- _Selected text_:
=-=-=-=-=

# Playgroup and childcare facilities



## youshouldbedancin (Sep 2, 2008)

Hi,
Looks like we will be making our way to Dubai for my husbands work. We have a 2.5year old girl and I am wanting to get in touch with any playgroups that may be going...also are there many non school age care facilities should I work?
Thanks in advance to anyone that answers
Cheers


----------



## sgilli3 (Mar 23, 2008)

Yes, there are lots of childcare/nurseries in Dubai, and also play groups etc.

Check out this link.

http://www.dubaikidz.biz/


----------



## greatexpectations (Aug 5, 2008)

we are probably heading out in 1 month with our 2yo.

will let you know if it happens and we can swap notes!


----------



## youshouldbedancin (Sep 2, 2008)

*thanks for your message*

Thank you so much!


----------



## markuslives (Sep 15, 2008)

*Childcare*



youshouldbedancin said:


> Thank you so much!


Hi everyone
My wife and I are travelling to Dubai in December 08 and have a 2 and a half year old son. So we are also interested in childcare arrangements in Dubai.

We would be most interested in learning from your good, bad and indifferent experiences with childcare.

cheers


----------



## muggle (Sep 2, 2008)

markuslives said:


> Hi everyone
> My wife and I are travelling to Dubai in December 08 and have a 2 and a half year old son. So we are also interested in childcare arrangements in Dubai.
> 
> We would be most interested in learning from your good, bad and indifferent experiences with childcare.
> ...


I have a 2.5 year old son and we are located in Springs area. I have found nursery places quite difficult to come by. Most nurseries have long waiting lists. Most people I have spoken to with kids this age tend to arrange regular play dates to compensate.


----------

=-=-=-=-=

- _Listing_:
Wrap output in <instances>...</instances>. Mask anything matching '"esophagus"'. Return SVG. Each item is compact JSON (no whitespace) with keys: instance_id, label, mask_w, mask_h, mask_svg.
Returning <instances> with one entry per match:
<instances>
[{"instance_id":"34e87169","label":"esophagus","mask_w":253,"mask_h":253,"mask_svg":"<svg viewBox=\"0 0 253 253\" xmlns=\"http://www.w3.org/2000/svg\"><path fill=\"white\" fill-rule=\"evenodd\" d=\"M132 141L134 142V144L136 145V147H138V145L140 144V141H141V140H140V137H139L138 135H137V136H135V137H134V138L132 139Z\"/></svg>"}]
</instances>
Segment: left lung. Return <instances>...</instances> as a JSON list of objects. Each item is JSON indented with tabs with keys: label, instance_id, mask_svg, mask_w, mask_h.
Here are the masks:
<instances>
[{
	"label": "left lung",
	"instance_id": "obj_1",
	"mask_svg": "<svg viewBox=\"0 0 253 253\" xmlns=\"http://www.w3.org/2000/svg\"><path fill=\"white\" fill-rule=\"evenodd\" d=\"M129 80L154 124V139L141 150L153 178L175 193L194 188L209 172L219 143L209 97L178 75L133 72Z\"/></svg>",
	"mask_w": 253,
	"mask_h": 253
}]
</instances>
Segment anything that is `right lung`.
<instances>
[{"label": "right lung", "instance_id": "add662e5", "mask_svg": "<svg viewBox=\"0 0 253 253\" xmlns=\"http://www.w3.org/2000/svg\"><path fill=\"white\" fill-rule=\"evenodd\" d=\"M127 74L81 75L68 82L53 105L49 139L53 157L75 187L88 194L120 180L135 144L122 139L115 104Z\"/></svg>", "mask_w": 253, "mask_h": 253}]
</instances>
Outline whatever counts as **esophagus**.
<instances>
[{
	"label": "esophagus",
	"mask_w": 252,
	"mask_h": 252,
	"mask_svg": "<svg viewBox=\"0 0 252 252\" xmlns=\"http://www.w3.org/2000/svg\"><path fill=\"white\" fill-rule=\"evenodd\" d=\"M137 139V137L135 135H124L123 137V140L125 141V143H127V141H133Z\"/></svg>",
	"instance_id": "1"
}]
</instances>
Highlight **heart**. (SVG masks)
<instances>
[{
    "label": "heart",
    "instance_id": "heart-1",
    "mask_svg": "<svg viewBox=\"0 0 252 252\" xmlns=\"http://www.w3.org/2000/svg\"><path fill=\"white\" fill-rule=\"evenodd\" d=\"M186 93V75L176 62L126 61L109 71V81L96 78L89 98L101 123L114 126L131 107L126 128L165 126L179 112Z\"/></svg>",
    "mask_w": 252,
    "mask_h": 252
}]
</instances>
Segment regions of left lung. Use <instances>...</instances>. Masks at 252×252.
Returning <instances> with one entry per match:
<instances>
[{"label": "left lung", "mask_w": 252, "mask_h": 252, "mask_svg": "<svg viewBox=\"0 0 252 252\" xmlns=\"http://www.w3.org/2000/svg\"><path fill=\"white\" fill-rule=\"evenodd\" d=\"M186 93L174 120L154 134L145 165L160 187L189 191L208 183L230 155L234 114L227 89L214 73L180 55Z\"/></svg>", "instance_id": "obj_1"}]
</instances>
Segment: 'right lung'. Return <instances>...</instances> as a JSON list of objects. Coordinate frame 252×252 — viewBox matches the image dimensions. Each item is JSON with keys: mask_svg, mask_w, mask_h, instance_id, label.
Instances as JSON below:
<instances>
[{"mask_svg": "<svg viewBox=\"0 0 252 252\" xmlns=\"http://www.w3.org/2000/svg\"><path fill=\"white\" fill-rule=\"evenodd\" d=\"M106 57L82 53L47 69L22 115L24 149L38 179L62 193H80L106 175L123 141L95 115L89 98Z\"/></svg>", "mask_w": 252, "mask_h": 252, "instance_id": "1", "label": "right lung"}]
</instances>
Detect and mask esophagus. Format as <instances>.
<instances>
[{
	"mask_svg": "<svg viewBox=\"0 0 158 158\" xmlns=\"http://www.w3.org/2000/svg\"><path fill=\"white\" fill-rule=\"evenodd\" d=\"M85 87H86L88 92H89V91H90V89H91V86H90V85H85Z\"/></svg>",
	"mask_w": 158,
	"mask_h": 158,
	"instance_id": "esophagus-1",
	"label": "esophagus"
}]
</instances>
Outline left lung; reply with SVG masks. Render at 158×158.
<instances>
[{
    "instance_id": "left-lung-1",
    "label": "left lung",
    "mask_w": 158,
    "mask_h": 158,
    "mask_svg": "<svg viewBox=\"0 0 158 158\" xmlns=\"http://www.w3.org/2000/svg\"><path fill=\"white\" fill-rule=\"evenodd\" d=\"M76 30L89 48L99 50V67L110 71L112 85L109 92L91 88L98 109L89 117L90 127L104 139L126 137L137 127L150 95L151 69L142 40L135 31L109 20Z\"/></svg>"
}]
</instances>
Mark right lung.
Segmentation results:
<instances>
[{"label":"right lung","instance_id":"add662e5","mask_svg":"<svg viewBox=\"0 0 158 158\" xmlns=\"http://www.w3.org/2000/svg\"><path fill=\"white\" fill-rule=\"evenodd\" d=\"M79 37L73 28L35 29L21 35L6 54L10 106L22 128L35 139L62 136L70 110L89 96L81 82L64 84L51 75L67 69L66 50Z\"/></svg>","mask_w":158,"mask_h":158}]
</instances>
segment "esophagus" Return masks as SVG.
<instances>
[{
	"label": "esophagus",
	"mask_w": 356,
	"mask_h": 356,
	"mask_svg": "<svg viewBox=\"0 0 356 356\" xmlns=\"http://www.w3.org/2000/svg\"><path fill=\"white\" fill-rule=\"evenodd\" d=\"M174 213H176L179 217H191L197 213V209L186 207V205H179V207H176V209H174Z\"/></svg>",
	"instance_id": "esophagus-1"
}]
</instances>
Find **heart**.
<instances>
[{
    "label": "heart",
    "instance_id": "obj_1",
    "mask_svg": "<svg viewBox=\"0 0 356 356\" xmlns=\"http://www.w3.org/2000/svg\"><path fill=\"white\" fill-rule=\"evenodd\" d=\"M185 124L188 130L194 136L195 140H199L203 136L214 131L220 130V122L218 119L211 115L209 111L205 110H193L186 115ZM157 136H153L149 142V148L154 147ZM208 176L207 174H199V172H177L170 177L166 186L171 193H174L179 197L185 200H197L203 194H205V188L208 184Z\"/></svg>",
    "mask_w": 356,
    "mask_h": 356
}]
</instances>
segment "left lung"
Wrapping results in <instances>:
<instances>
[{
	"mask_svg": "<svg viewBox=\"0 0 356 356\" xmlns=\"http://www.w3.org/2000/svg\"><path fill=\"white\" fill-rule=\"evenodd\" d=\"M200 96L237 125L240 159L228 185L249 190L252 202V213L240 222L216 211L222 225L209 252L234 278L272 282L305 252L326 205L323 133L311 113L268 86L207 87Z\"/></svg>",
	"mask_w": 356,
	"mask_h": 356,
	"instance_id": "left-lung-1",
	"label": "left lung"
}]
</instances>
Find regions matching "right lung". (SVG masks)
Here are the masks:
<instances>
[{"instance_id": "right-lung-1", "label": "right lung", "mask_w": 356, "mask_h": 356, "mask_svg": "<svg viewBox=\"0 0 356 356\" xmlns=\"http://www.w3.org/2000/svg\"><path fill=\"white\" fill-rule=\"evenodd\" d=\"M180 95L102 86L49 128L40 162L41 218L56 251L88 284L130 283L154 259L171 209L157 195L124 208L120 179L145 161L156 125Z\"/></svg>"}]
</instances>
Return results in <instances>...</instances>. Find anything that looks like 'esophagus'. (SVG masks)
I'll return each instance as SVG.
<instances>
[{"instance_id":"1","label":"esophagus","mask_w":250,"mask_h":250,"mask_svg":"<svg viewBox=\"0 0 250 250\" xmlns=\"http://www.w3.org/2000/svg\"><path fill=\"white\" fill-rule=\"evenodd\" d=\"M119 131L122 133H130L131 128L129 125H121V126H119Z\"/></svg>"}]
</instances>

=-=-=-=-=

- _Task instructions_:
A. Answer these questions about the Dubai childcare thread:
(i) How old is the daughter of youshouldbedancin?
(ii) When do markuslives and his wife plan to travel to Dubai?
(iii) According to muggle, what do most nurseries have?
B. Please copy the Dubai childcare thread word for word from "## sgilli3 (Mar" to "(Aug 5, 2008)".
C. Give every distinct username that posts in the Dubai childcare thread.

- _Solutions to the problems_:
A.
(i) 2.5 years old
(ii) In December 08
(iii) Long waiting lists

B.
## sgilli3 (Mar 23, 2008)

Yes, there are lots of childcare/nurseries in Dubai, and also play groups etc.

Check out this link.

http://www.dubaikidz.biz/


----------



## greatexpectations (Aug 5, 2008)

C.
youshouldbedancin
sgilli3
greatexpectations
markuslives
muggle